The SolarCity-Tesla merger is unlikely to unlock the kind of market potential and profit gains in home batteries and solar panels Elon Musk is envisioning, according to reports Monday.

If Musk, who currently owns nearly 20 percent in each company, wants the merger to succeed, he will “have to virtually create a market from scratch, because so far, the demand for such batteries—especially among home consumers—remains extremely small,” reported the Wall Street Journal.

The market for Tesla’s heavy-duty batteries, called Powerpack, and its smaller home version, called a Powerall, is minimal and growing only in fits and starts, making the overall mission to canvass the world in Tesla batteries and solar panels a distant prospect.

Only 450 U.S. homeowners, for instance, purchased the batteries in 2015, according to GTM research, a group that reports on the the energy market.
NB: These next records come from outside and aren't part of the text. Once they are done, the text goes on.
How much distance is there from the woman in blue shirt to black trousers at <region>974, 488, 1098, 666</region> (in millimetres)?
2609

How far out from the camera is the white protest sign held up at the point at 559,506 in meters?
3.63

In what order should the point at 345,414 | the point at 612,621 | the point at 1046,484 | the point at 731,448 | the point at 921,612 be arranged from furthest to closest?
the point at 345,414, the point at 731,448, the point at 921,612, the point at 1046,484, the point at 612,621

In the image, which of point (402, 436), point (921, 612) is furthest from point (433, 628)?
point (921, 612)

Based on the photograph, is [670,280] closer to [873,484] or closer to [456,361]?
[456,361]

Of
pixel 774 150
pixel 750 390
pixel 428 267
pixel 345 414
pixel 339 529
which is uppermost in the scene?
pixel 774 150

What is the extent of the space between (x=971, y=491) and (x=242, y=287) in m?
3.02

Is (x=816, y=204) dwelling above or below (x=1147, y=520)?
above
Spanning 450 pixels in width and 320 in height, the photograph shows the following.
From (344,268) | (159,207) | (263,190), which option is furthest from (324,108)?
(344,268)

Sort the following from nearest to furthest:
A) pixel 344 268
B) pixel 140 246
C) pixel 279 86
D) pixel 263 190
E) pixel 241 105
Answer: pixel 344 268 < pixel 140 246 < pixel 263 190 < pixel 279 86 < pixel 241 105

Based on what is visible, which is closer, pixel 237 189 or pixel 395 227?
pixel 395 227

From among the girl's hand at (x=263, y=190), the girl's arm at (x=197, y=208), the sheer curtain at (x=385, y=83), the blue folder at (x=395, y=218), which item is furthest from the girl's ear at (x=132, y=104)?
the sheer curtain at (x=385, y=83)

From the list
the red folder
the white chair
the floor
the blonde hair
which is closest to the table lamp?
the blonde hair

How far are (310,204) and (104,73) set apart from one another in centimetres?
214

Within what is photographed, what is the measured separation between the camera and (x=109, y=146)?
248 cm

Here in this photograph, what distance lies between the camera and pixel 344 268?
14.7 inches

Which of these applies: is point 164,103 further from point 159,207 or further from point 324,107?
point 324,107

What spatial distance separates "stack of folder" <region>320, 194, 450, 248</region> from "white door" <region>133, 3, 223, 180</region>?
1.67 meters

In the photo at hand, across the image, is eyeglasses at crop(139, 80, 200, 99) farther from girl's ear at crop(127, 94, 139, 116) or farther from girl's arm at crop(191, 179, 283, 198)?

Likewise, only about 250 U.S. commercial property owners installed batteries, GTM estimated.

“It’s still a relatively tiny market, compared to solar or wind today, and minuscule if you look at the complete electricity infrastructure,” said Ravi Manghani, an analyst at GTM.

Home batteries are expensive, which can cost consumers between $1,300 and $2,000 per kilowatt-hour of storage, or $8,320 and $12,800 for a battery the size of Tesla’s massive Powerwall, according to GTM

The solar panel market stayed afloat mostly thanks to a 30 percent Investment Tax Credit (ITC), which allows residential customers and solar energy companies to get taxpayer cash for buying energy batteries for their solar arrays.

The ITC was scheduled to expire Dec. 31, but Congress extended it at the last moment to lengthen tax credit, allowing SolarCity and others to rake in billions of dollars worth of tax credits. The IRS later extended the ITC to include rechargeable batteries.

The market it also hampered by state solar metering rules, which allow solar customers to sell their energy back to the electrical grid.

Nevada’s Public Utilities Commission (PUC), instructed by Nevada Gov. Brian Sandoval, changed Nevada rules in the early part of 2016. The rule-change means SolarCity will see a substantial dip in pay from their energy panels.

The PUC, in short, acknowledges that solar-panel users would get paid for the energy their panels generate at lower, wholesale rates instead of at the higher, retail rates. The change means customers will pay nearly the whole retail cost of solar energy production.

Furthermore, service charges for solar panels in Nevada will increase 40 percent from $12.75 to $17.90 per month. The market for SolarCity and Tesla’s products are almost completely dependent on state rule changes.

Tesla projects that it will sell nearly $500 million in batteries this year, and between $2 billion and $5 billion of storage batteries in 2017, but sales are considerably lower than previous expectations.

Colin Langan, an analyst at UBS, for instance, expects Tesla to sell about $230 million in batteries this year and $1 billion in 2017, below the company forecast.